**The exercise:** Render every line of the material below as a JSON array of strings, one string per line, skipping blank lines and omitting the pictures.

**Supplied entries:**
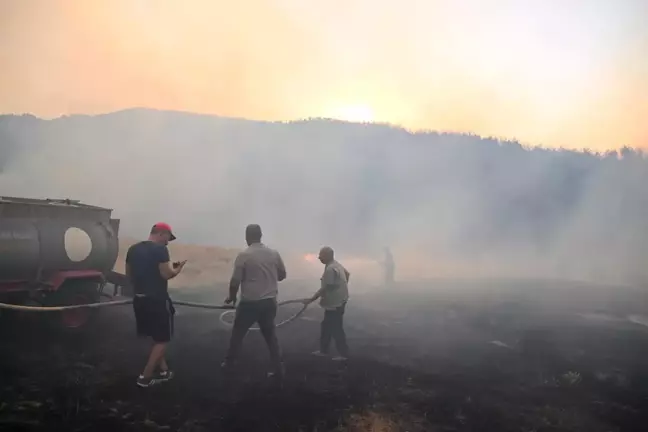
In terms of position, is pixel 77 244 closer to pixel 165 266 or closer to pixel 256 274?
pixel 165 266

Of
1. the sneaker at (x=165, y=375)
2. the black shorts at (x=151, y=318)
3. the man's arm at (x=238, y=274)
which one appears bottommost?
the sneaker at (x=165, y=375)

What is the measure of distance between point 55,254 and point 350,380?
5.17 metres

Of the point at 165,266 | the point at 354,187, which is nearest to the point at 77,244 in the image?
the point at 165,266

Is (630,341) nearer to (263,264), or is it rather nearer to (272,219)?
(263,264)

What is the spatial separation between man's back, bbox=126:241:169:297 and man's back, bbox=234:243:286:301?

**Expected answer:**
[
  "In terms of position, is pixel 77 244 closer to pixel 165 266 or closer to pixel 256 274?",
  "pixel 165 266",
  "Of",
  "1. the sneaker at (x=165, y=375)",
  "2. the black shorts at (x=151, y=318)",
  "3. the man's arm at (x=238, y=274)",
  "which one appears bottommost?",
  "the sneaker at (x=165, y=375)",
  "What is the measure of distance between point 55,254 and point 350,380?",
  "5.17 metres",
  "Of the point at 165,266 | the point at 354,187, which is nearest to the point at 77,244 in the image?",
  "the point at 165,266",
  "Is (630,341) nearer to (263,264), or is it rather nearer to (272,219)?",
  "(263,264)",
  "What is the spatial separation between man's back, bbox=126:241:169:297 and man's back, bbox=234:243:286:301?"
]